Reputation: 85
I am using Tesseract 4.0 and I am trying to OCR some invoices. My problem is that it gives wrong results for some letters, for example I will get a $ or an 8 when the letter is actually S.
The weird things is that some S's are guessed correctly, but some S's or not, and this applies to other letters as well.
My question is, how can I train Tesseract to handle these cases better?
Also, I was wonderinf if Tesseract misinterprets S in S.A. as being a number because of the dots.
I have attached the image that I am having problems with.
Thanks,
Alexandra
Upvotes: 0
Views: 693
Reputation: 2357
What you should do is apply some preprocessing stages.
Since your font is quite noisy - simple erosion and dilation would give a better input image:
erode(image, image, getStructuringElement(MORPH_RECT, Size(2, 4)));
dilate(image, image, getStructuringElement(MORPH_RECT, Size(4, 4)));
Output for that image is
S.C. Carpatcement Hording S.A.
By the way i noticed that if you would use OEM_TESSERACT_ONLY (no LSTM) on the initial image it would give correct results for initial image as well as preprocessed one.
Upvotes: 0
Reputation: 341
You can't really "train" tesseract. What you can do is tweaking the contrast and/or brightness of the picture you pass it in order to get better results. Tesseract also allows you to specify the language your text is in with the -l option, although I couldn't really tell an improvement in its accuracy, but your mileage may vary.
Upvotes: 1

· · · · ·

Do these statements agree with the Tesseract forum thread? Answer yes or no for each, quoting the thread's deciding words.
1. The person asking for help is using Tesseract 3.0.
2. The letter S is sometimes read as a $ or an 8.
3. One reply says that setting the language with the -l option clearly improved accuracy.
The entries have no connection to the Tesseract forum thread.

**Information provided**
· · · · ·

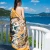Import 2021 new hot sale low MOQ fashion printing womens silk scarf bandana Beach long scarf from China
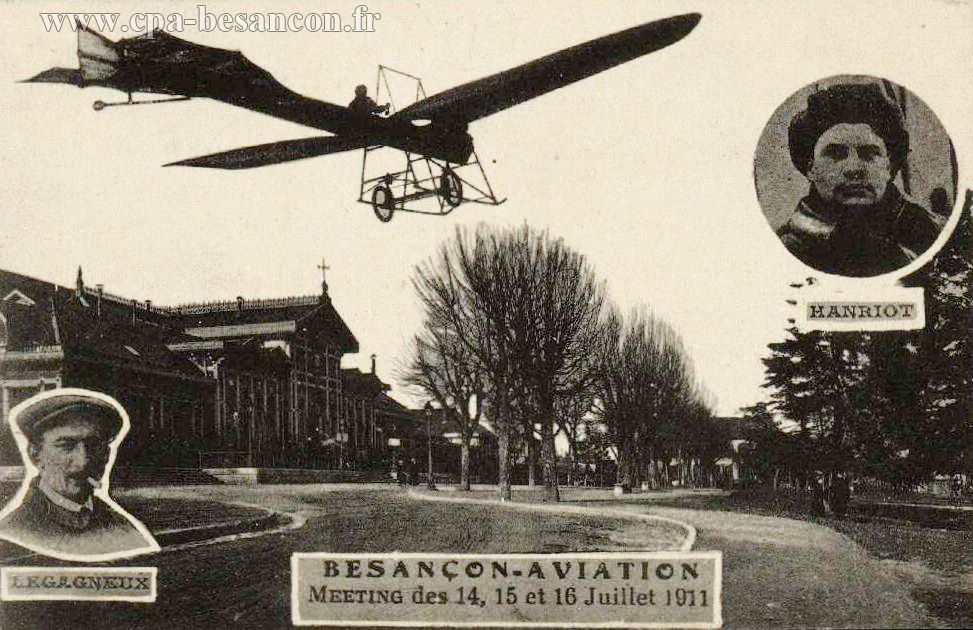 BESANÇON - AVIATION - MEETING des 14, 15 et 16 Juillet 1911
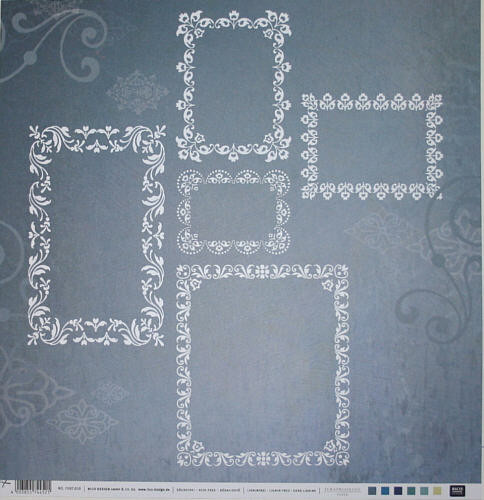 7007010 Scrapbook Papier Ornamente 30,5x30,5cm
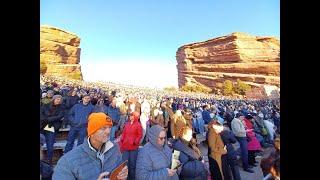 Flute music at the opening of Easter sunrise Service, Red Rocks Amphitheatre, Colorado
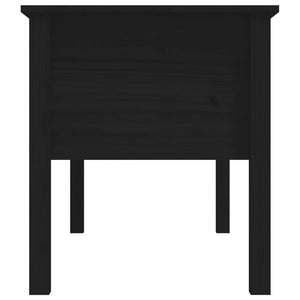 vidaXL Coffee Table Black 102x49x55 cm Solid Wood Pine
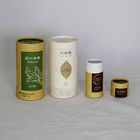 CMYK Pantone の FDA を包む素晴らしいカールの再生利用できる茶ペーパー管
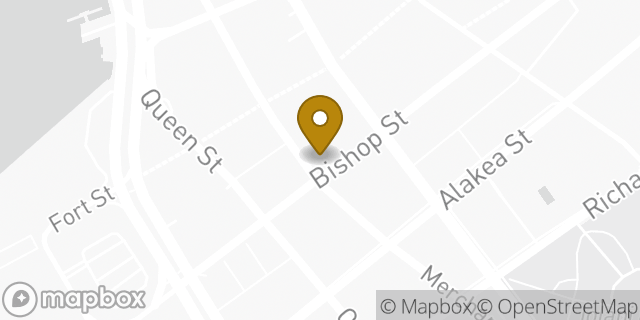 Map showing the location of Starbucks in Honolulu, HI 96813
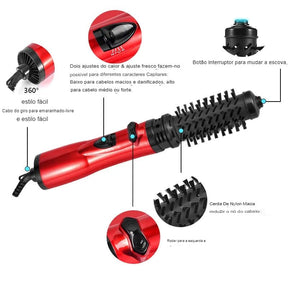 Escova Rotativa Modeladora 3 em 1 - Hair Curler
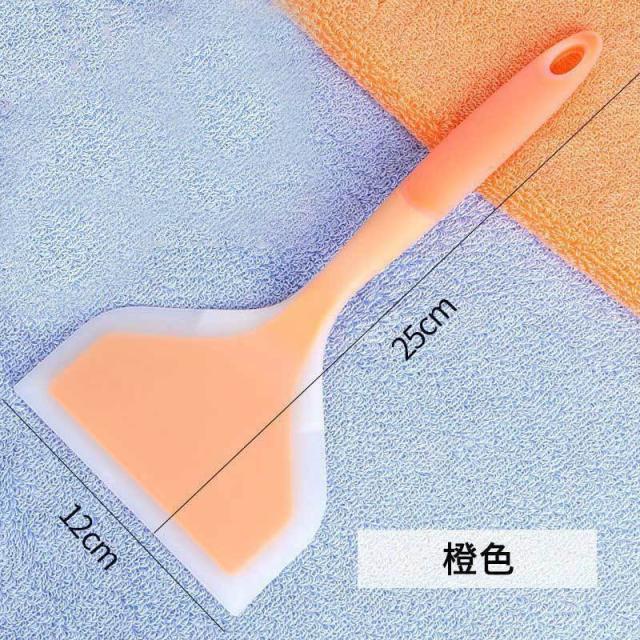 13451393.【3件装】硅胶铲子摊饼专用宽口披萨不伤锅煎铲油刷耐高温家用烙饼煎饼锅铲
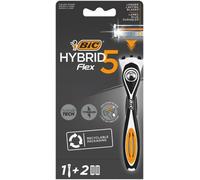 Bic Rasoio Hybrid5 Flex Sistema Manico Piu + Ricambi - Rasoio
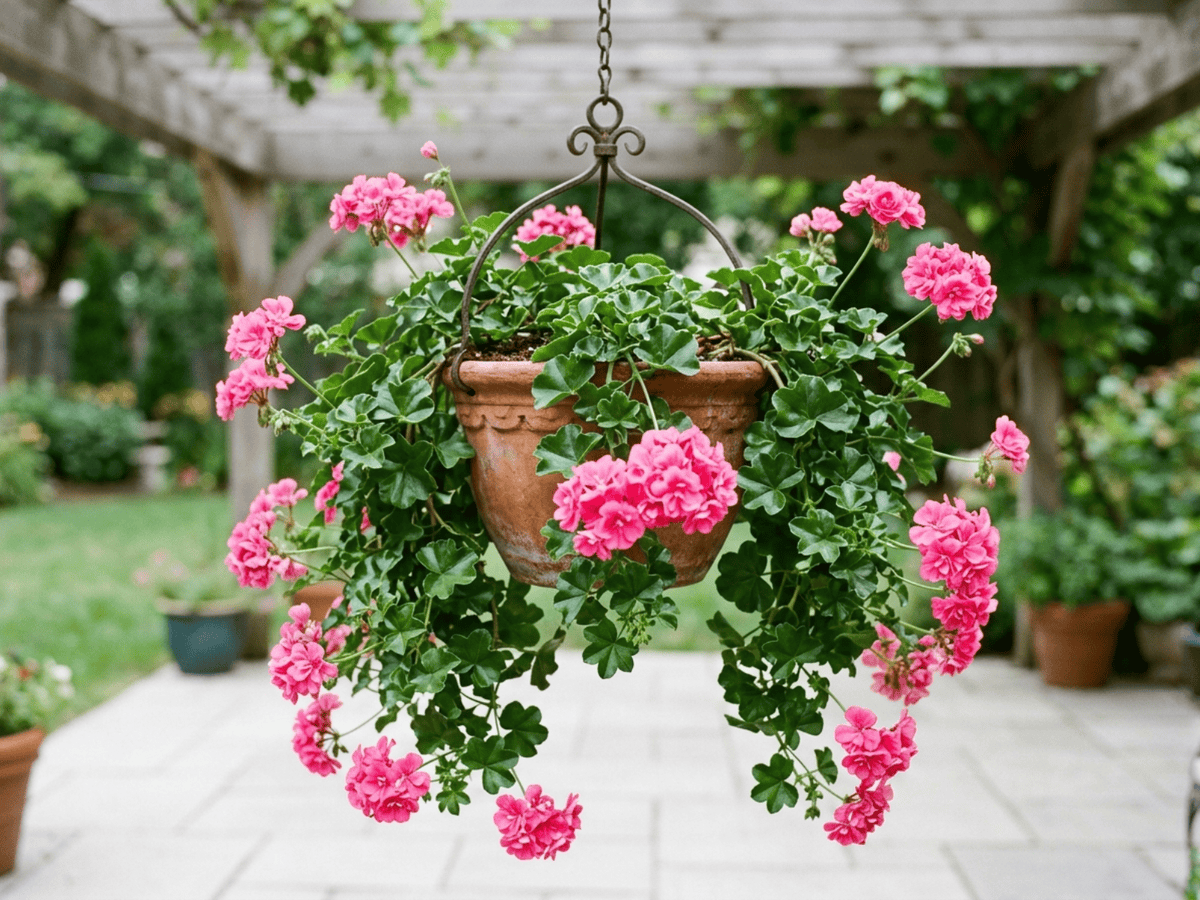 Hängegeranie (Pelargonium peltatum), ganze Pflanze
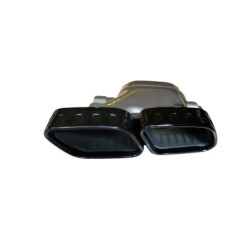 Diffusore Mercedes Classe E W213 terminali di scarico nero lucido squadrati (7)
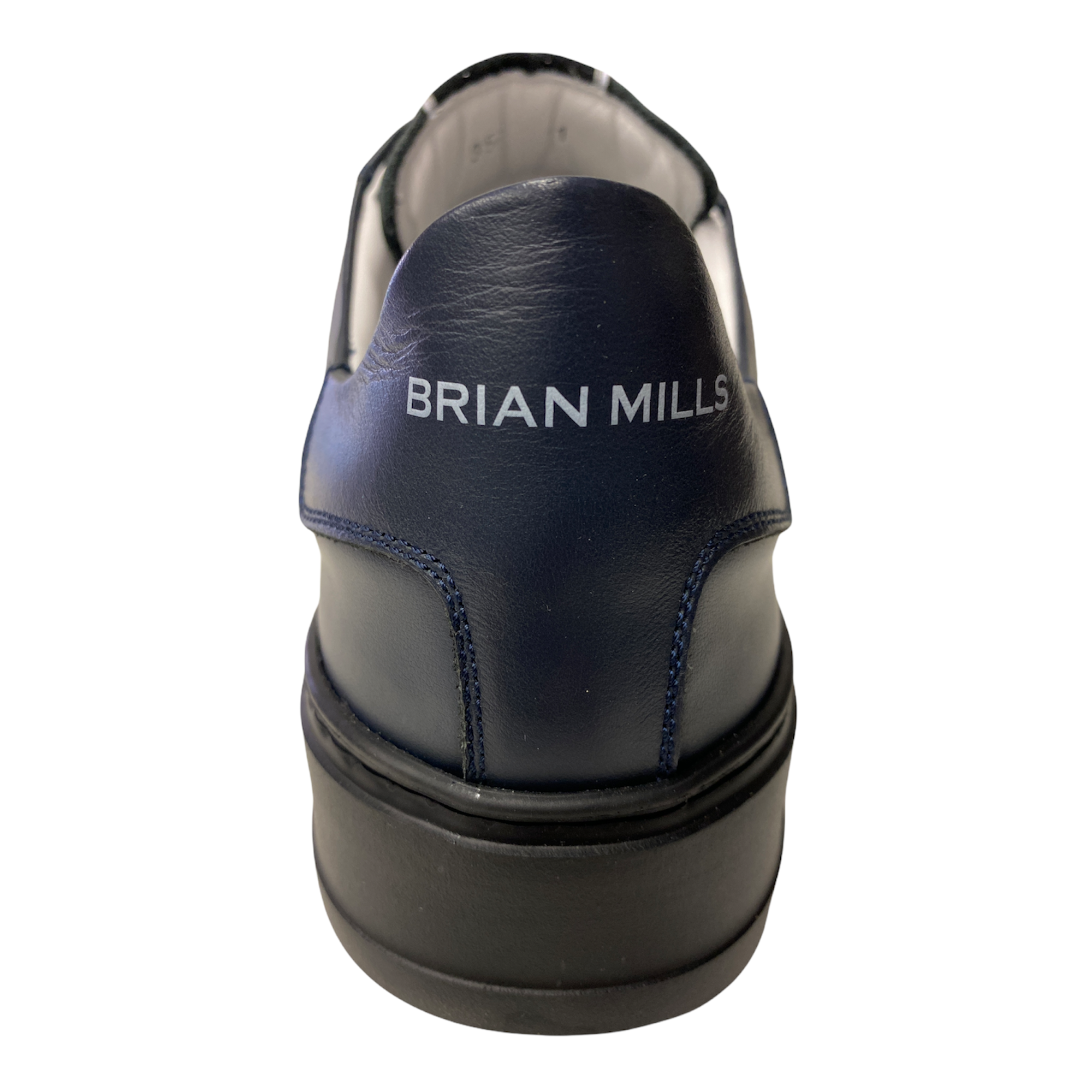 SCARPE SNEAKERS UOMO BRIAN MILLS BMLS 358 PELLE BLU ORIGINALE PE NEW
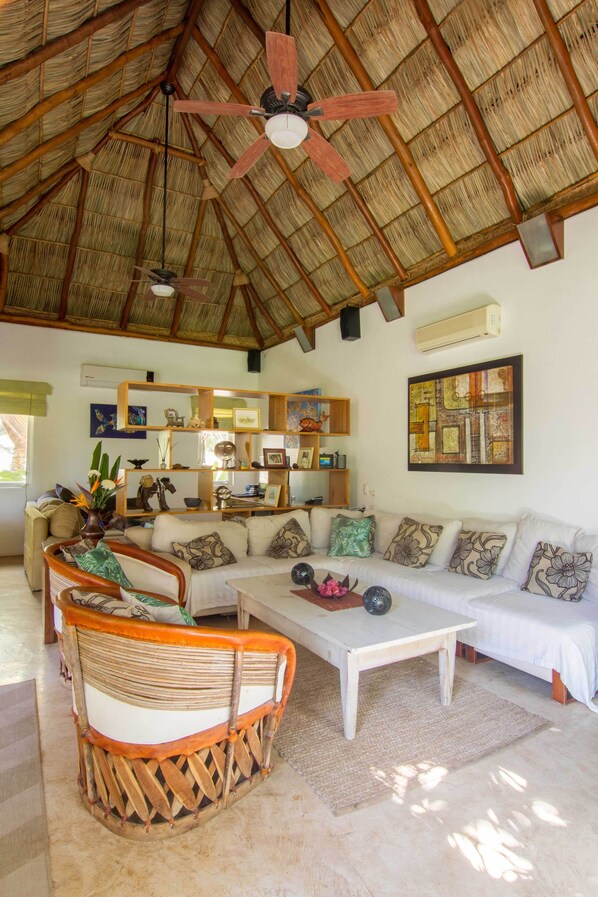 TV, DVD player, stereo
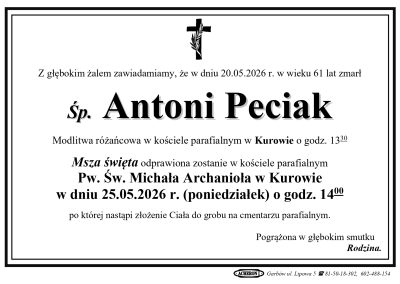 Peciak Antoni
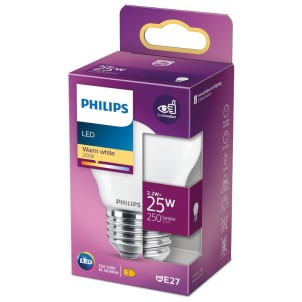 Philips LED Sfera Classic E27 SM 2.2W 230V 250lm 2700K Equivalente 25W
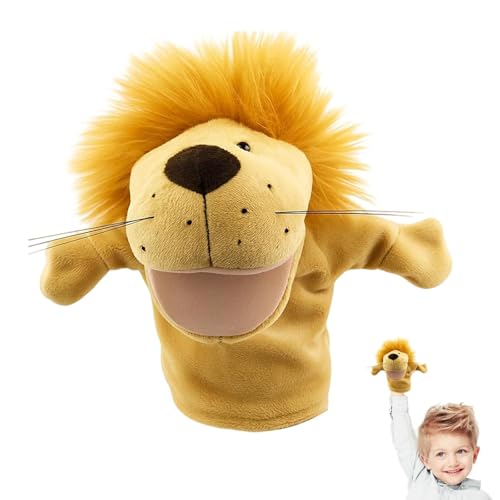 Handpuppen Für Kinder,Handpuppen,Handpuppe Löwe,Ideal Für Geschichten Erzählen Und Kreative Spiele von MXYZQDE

· · · · ·

**Task solution**
1. No: "I am using Tesseract 4.0"
2. Yes: "I will get a $ or an 8 when the letter is actually S."
3. No: "I couldn't really tell an improvement in its accuracy"